I’m no expert on the Orthodox church.  But I do know that early on, as a result of Paul’s missionary journeys, the Hellenic world of the eastern Mediterranean was where Christianity first took root-and spread like wild fire.  Greek was also the language of the New Testament.

interior of greek orthodox church

The ornate, beautiful interior of one of the many small Greek Orthodox chapels scattered throughout the country.

But when I asked our guide, Eleni, about the current spiritual health of her national church, her answer was telling.  “It played an important role in helping our nation survive the 400 year occupation by the Ottomans.  But now,” she continued, “not so much.  Most homes, like ours, have a shrine to a favorite saint that we light candles to on festival days.  But the churches are largely empty.”

The second leg of the economy?  I’ve talked about that.  And, as you have no doubt heard, the picture isn’t pretty.

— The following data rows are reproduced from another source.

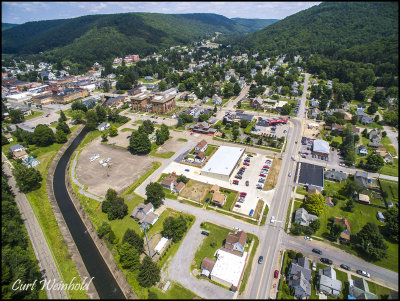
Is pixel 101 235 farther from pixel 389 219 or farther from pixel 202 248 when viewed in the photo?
pixel 389 219

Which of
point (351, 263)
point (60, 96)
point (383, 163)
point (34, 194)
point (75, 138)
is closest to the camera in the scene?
point (351, 263)

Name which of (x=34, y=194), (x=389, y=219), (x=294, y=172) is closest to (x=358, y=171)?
(x=294, y=172)

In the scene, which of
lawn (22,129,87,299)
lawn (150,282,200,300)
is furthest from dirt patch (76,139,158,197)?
lawn (150,282,200,300)

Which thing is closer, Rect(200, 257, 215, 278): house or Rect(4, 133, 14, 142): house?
Rect(200, 257, 215, 278): house

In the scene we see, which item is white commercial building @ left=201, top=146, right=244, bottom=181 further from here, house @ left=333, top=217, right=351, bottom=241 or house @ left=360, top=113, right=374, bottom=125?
house @ left=360, top=113, right=374, bottom=125

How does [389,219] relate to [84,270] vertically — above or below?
above

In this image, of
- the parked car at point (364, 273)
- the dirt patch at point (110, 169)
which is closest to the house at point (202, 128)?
the dirt patch at point (110, 169)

But the economic picture is probably made even uglier since Greece joined the European Union in 2001.   By becoming a member, Greece surrendered its ability to control its own currency, the drachma.  Thus, when the financial crisis of 2007 clobbered the economy, Greece was incapable of devaluing its currency-a commonly used response to an economic depression that attempts to jump start the economy by making exports less expensive for customers in other countries.  But with EU bureaucrats in Brussels calling the shots in Athens, no such luck.

And the government?  Well, let’s leave it at this:  even if the government is rock solid, when you kick out two legs of a three legged stool, you’re not left with much.  And that’s not even counting the scars left by the savage civil war of 1946-1949 and the military coup of 1967-1974.

 A Resilience We Don’t Understand?

One of the books on our “required reading” list for us Roads Scholars was Modern Greece:    What Everyone Needs To Know by Yale historian and professor Stathis Kalyvas.  A Greek himself, Kalyvas admits to being, on occasion, puzzled by the resilience his nation has displayed time and again in the face of invasion, economic collapse, and civil strife.

So, what can you say?  Perhaps the Greeks are just too hard headed to know when they’re licked.  Can the same be said, more broadly, of Western Civilization?  One can only hope.